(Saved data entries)

┄┄┄┄┄┄

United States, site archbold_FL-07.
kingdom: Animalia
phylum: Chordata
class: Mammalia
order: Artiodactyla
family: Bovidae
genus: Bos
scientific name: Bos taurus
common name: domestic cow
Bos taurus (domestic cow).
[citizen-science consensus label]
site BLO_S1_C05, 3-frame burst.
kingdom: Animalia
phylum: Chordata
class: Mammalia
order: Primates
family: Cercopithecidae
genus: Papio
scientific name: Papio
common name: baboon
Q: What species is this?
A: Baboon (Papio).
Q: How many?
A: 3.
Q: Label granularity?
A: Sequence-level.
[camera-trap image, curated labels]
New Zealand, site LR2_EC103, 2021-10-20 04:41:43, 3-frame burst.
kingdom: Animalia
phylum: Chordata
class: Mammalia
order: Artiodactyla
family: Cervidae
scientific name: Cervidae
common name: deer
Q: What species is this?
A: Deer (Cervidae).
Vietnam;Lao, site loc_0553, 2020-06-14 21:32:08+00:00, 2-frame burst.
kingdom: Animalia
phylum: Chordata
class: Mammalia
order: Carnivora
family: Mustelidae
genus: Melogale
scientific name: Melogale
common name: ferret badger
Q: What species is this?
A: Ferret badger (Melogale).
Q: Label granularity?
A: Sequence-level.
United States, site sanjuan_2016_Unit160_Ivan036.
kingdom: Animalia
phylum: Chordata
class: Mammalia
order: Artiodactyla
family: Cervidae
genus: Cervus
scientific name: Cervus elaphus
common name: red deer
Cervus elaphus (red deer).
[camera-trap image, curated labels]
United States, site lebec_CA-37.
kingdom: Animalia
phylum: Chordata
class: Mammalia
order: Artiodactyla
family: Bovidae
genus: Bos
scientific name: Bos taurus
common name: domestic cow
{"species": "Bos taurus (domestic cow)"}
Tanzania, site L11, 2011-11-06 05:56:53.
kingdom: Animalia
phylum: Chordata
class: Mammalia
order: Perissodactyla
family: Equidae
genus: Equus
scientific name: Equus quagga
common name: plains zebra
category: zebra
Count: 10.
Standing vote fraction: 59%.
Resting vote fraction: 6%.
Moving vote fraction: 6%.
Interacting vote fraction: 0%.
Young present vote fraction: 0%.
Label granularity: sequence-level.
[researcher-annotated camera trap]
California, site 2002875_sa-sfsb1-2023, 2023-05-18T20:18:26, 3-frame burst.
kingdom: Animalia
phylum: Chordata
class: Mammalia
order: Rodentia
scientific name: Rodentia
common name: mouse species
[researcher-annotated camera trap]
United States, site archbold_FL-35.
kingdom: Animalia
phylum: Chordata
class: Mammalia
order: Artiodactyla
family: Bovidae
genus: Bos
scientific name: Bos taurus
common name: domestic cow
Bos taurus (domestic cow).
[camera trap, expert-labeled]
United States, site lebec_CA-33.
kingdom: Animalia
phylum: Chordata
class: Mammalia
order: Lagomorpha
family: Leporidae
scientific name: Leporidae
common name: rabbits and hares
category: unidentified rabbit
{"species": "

┄┄┄┄┄┄

--- INSTRUCTIONS FOR THE TASK ---
Write out exactly the lines above between the line with "New Zealand, site" and the line with "A: Deer (Cervidae).", inclusive, and nothing beyond them.

--- ANSWER BOX ---
New Zealand, site LR2_EC103, 2021-10-20 04:41:43, 3-frame burst.
kingdom: Animalia
phylum: Chordata
class: Mammalia
order: Artiodactyla
family: Cervidae
scientific name: Cervidae
common name: deer
Q: What species is this?
A: Deer (Cervidae).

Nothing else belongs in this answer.